On the day that Kerry Wood was able to write a storybook ending to what has not been a storybook career, there’s one photo we have to share.  Friday morning Wood announced that he would retire after his next appearance, cutting short a frustrating season in what was a frustrating career.  Wood struggled at times to stay healthy to display the insane talent he used to tie a Major League record with 20 strikeouts in just his fifth MLB start his rookie year.  As it would turn out, Chicago Cubs Manager Dale Sveum needed Wood later in the day Friday in the top of the eighth inning, and he struck out the only batter he faced before leaving to a raucous ovation.  While we wish Wood had had the career he and everyone else envisioned, we are very glad he ended up with a 15-year career despite the injuries, turning into an above-average Major League reliever, and even a closer at one point.  Very fitting he got to end his career on the mound at Wrigley Field, the place which could barely hold all his potential back in 1998.  After stints with the Indians and Yankees, he hangs ’em up as a Cub.  Unfortunately the Cubs tortured existence continued with a 3-2 loss to the crosstown White Sox Friday afternoon as interleague play begins this weekend.

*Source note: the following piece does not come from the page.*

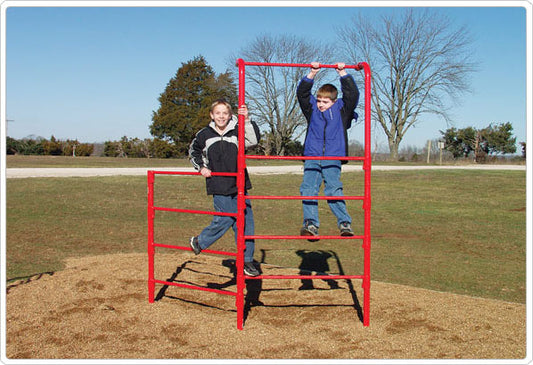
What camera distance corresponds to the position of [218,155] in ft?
15.9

Anyway, the photo…here is a picture of Kerry Wood with the Yankees…with…Carrie Wood, Revolution intern in the marketing department.  You can usually spot Carrie Wood during the game throwing frisbees and t-shirts into the crowd and she also writes articles for the York Revolutionary Times.  Here, the Woods are enjoying a beautiful day before a Yankees-Orioles game at Camden Yards in 2010, Kerry Wood’s only season with New York.  Orioles and Nationals fans may recognize Carrie Wood’s Dad Phil Wood from inside their TV, he works for MASN.

Says Carrie Wood:  “For what it’s worth, I don’t think I’d be working in baseball if it wasn’t for Kerry Wood.  I was eight years old when he had that 20 strikeout game and suddenly his name/my name was everywhere.  It was really the point where I truly started following baseball.”